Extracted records
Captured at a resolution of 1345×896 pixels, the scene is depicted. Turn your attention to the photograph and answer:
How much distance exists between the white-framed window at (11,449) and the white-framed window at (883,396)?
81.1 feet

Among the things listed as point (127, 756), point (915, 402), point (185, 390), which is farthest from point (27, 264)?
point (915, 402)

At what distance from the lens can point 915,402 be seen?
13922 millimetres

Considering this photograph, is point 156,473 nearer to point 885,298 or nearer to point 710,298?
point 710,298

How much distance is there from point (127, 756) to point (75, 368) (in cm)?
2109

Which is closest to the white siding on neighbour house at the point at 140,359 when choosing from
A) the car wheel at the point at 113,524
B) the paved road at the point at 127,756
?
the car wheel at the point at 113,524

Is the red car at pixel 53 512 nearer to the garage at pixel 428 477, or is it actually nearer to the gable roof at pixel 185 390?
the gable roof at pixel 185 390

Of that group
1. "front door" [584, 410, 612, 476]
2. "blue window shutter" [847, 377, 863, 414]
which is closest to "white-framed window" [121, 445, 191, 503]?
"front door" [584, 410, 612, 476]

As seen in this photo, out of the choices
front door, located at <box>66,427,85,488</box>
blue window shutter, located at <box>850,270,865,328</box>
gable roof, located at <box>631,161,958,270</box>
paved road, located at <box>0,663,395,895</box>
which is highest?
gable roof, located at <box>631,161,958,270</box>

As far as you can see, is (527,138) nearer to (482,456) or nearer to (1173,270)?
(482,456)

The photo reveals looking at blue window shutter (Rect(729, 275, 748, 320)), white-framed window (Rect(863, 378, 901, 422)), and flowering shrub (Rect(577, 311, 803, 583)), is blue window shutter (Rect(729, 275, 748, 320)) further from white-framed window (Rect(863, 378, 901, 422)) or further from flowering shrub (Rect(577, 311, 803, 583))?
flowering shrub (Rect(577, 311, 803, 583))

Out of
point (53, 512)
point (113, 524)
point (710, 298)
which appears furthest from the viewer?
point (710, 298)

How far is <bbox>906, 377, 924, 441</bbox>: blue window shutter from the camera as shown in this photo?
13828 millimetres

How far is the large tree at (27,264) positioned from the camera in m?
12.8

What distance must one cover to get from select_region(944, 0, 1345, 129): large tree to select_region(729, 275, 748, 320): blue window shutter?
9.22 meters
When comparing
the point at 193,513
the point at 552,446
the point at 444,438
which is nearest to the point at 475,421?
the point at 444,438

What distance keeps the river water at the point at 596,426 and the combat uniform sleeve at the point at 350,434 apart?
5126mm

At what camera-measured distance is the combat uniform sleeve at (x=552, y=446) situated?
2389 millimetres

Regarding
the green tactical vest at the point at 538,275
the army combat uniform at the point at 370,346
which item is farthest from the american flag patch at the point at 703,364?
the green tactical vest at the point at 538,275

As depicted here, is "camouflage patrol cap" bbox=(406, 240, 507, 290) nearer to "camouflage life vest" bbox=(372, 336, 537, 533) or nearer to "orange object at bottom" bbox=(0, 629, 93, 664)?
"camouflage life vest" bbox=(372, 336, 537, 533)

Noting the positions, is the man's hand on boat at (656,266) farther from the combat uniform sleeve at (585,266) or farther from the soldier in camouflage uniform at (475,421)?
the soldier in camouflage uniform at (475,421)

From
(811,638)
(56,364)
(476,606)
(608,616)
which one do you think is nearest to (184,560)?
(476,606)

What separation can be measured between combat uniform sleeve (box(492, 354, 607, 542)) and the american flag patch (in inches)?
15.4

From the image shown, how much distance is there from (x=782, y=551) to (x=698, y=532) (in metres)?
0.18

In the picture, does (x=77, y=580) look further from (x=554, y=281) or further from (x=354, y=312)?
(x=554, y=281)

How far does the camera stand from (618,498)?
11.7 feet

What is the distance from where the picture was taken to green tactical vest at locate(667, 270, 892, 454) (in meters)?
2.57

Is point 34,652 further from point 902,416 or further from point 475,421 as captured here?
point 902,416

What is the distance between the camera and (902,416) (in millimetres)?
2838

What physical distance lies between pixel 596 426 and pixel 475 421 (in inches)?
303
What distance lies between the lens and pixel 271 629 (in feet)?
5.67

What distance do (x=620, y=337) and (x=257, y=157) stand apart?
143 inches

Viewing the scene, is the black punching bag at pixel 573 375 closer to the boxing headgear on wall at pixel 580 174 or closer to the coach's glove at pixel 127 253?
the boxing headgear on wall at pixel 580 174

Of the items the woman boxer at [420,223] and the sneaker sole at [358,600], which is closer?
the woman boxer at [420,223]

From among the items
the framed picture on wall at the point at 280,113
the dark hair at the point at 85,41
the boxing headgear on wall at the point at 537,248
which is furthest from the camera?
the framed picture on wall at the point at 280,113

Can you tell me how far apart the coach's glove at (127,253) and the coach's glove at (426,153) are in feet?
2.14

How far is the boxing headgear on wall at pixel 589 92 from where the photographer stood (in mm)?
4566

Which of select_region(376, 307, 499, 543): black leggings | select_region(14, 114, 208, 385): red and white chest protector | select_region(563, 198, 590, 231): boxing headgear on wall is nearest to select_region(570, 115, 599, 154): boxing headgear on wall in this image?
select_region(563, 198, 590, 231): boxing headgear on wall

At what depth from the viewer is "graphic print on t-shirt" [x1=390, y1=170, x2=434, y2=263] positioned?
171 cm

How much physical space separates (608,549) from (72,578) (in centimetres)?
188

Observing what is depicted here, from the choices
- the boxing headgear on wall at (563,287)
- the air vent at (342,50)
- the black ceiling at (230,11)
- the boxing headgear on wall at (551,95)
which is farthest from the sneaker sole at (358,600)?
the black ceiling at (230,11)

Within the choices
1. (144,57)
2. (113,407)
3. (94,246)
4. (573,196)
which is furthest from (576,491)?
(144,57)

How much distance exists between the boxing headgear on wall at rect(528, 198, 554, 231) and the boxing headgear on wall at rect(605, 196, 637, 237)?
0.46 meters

▶ _What needs to be done_
Only the lines from the one that contains "At what depth" to the end of the data should be output, exactly as they appear.

▶ _The completed task_
At what depth from the viewer is "graphic print on t-shirt" [x1=390, y1=170, x2=434, y2=263] positioned?
171 cm

How much physical space separates (608,549) from (72,578) (in centimetres)?
188

Observing what is depicted here, from the choices
- the boxing headgear on wall at (563,287)
- the air vent at (342,50)
- the black ceiling at (230,11)
- the boxing headgear on wall at (551,95)
which is farthest from the sneaker sole at (358,600)?
the black ceiling at (230,11)

Within the choices
1. (144,57)
2. (113,407)
3. (94,246)
4. (573,196)
which is furthest from (576,491)?
(144,57)

How much distance exists between the boxing headgear on wall at rect(528, 198, 554, 231) and the boxing headgear on wall at rect(605, 196, 637, 237)?
0.46 meters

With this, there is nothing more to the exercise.